Beaucoup d’observateurs l’ont noté, c’est le contexte de la pandémie qui a permis à la QAnonsphère de commencer à s’exporter en Europe. On est certes très loin des proportions américaines, mais on a vu, par exemple, des adeptes du mouvement participer à la grande manifestation anti-masques à Berlin au mois d’août dernier. En France, le phénomène est encore quasi inexistant. Mais, dans une période de méfiance aigüe contre les institutions publiques, et alors même qu'on était dans une dynamique de luttes sociales concrètes et de forte conscientisation politique (avec les deux grandes séquences des Gilets Jaunes et du mouvement contre la réforme des retraites), on a des raisons de se penser vulnérables. D’abord parce que – pandémie oblige – plus on est amené à passer de temps seuls devant nos écrans, plus on est susceptible d’être exposé à ces contenus, mais surtout parce que, comme on l'a vu, son caractère maléable permet à la théorie QAnon de s'adapter facilement à chaque contexte culturel et politique.

“Mais alors tout va pour le mieux ? Il n’y aurait ni réseaux, ni complots ?”, pourraient rétorquer les partisans de QAnon. Il est évident que l'idée d'un rapport de force entre gouvernants élus et réseaux bureaucratiques, entraînant une inertie de l'appareil administratif, est une idée pertinente et très discutée. C'est d’ailleurs cela que désigne l'expression "Etat profond", un terme à l'origine utilisé en sciences politiques pour décrire certains contextes bien particuliers comme la Turquie, mais que les QAnon s'approprient pour en faire un usage farfelu.

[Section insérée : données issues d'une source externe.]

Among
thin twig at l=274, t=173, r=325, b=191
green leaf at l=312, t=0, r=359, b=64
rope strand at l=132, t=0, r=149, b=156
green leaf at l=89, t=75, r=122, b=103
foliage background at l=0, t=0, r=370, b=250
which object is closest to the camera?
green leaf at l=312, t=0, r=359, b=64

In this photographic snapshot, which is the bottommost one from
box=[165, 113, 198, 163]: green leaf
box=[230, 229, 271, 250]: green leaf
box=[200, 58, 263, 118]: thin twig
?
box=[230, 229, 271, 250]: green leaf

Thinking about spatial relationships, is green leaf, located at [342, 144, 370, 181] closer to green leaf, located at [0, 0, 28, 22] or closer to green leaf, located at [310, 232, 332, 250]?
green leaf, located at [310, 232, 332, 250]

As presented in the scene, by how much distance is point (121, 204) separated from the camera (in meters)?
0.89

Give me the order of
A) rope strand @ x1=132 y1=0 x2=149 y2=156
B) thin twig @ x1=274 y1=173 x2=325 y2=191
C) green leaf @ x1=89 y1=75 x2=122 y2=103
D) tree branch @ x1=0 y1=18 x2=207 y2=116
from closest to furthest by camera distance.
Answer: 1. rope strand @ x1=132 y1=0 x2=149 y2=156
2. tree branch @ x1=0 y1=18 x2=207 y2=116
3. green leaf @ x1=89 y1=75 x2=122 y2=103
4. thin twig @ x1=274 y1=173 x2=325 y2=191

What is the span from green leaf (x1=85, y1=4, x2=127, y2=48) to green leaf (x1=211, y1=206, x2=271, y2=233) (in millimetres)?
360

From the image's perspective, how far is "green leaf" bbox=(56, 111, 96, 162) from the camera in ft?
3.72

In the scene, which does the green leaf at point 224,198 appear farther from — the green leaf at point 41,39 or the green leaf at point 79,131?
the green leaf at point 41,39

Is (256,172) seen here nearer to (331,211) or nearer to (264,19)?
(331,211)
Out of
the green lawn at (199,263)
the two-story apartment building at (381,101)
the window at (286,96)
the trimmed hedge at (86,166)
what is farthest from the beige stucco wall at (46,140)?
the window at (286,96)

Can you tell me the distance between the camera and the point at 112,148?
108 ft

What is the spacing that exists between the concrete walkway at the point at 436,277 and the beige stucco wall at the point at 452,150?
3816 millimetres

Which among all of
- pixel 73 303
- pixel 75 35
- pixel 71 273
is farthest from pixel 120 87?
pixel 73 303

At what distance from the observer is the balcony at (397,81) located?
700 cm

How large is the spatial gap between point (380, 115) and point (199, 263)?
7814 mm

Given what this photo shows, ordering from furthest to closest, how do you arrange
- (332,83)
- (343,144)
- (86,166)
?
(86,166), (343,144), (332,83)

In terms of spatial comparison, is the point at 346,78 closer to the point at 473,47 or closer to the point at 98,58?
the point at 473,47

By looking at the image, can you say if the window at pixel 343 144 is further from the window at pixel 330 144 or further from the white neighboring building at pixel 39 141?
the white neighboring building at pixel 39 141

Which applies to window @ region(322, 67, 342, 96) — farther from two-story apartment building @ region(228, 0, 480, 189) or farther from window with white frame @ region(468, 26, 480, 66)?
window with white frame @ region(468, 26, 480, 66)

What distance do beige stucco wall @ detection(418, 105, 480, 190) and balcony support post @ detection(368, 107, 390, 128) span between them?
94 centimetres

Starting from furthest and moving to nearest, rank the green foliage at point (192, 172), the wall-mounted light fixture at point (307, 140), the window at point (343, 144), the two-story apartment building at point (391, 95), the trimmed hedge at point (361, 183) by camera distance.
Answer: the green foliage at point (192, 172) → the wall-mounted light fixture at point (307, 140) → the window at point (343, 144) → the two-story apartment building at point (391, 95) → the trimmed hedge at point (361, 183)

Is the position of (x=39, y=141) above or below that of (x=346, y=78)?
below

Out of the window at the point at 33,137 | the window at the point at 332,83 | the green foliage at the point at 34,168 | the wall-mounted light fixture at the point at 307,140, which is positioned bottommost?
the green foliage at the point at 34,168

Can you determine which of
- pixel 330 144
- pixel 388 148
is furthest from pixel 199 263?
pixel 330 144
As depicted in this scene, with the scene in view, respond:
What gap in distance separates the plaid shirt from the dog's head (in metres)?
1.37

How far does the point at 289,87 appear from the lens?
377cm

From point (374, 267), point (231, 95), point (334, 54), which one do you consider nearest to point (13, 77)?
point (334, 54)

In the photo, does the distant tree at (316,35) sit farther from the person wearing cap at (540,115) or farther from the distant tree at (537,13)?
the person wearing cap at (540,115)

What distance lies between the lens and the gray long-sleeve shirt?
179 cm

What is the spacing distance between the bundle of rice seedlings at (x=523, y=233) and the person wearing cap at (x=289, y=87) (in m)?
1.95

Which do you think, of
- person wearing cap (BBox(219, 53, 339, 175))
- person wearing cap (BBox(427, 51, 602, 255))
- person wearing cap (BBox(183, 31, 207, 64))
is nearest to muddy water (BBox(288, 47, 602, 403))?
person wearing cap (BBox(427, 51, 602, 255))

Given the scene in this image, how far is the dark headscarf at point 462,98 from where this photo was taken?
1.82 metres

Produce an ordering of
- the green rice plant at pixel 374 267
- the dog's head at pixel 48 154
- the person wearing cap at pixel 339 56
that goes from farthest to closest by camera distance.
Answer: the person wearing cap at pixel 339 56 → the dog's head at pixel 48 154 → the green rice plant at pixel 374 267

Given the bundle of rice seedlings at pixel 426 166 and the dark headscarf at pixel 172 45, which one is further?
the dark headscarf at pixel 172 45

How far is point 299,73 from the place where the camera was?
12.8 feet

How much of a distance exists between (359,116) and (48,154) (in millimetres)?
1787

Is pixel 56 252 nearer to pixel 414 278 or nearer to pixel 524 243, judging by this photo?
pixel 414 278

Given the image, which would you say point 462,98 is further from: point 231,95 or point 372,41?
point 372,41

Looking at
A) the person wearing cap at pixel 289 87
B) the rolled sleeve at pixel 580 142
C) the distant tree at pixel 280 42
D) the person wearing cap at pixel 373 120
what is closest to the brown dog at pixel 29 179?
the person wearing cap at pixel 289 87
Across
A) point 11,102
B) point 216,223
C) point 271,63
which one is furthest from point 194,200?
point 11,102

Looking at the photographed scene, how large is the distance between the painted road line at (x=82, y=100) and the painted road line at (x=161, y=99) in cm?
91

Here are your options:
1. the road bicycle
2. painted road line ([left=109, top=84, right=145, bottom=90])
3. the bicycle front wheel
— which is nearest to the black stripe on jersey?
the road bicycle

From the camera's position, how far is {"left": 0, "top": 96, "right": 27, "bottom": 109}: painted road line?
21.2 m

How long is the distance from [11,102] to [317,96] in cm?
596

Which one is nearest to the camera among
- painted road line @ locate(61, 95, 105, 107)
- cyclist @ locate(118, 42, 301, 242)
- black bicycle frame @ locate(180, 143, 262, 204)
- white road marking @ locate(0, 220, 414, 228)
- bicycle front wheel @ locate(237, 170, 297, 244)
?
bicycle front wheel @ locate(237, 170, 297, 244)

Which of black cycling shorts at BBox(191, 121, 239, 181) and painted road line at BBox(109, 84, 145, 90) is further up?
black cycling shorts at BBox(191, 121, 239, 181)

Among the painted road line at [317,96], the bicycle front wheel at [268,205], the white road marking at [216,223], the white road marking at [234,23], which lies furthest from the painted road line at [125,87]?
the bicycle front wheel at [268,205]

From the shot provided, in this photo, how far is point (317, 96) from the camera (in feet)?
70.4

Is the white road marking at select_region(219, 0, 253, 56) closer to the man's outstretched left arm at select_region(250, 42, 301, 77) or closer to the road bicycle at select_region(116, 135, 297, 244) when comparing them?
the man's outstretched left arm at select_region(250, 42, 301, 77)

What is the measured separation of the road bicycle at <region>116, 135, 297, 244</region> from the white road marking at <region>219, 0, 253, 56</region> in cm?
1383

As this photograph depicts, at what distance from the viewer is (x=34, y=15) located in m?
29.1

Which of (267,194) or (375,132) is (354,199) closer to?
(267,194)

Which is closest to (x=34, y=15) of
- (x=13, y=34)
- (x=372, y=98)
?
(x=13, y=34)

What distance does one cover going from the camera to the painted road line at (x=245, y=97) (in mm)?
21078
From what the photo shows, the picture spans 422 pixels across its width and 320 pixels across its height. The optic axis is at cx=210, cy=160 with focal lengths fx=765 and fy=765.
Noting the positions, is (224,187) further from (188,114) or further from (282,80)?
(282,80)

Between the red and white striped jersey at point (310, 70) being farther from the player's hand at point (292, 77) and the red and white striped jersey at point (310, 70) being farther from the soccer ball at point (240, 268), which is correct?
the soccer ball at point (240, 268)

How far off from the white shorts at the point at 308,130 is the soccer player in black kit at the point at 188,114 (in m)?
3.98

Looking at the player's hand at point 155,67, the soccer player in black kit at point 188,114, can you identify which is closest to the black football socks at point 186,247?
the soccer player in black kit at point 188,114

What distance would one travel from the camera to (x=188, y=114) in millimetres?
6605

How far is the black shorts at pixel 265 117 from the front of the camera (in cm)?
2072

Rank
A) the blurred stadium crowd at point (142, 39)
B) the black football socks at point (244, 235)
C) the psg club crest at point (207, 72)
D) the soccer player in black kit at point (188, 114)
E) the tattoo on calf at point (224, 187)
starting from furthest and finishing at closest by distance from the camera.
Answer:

Alors que pour mettre au jour des réseaux de pouvoir, il y a bien mieux à faire : sur le Média, nous avons accumulé des connaissances sur cette question, avec des journalistes ou des chercheurs qui travaillent sérieusement sur le sujet (ici, ici, ou là). De même, sur la question des réseaux pédophiles, nous avons a documenté l'affaire Epstein. Nul besoin d'aller chercher des adorateurs de satan ou des buveurs de sang dans des messages mystiques au fin fond du web.

Décrypter ce qui se passe, c'est s'assurer de la fiabilité des sources, sélectionner les élements pertinents, établir précisément les liens entre eux et évaluer leur niveau d’importance dans une explication. C'est par exemple le travail de chercheurs, d'associations, de journalistes d'investigation. Mener des enquêtes scrupuleuses, c'est souvent s’exposer à des procès, à des menaces, plutôt que jouer à se faire peur derrière son écran. Une fois de plus les théories du complot font perdre un temps immense à ceux qui veulent comprendre les choses pour les transformer vraiment.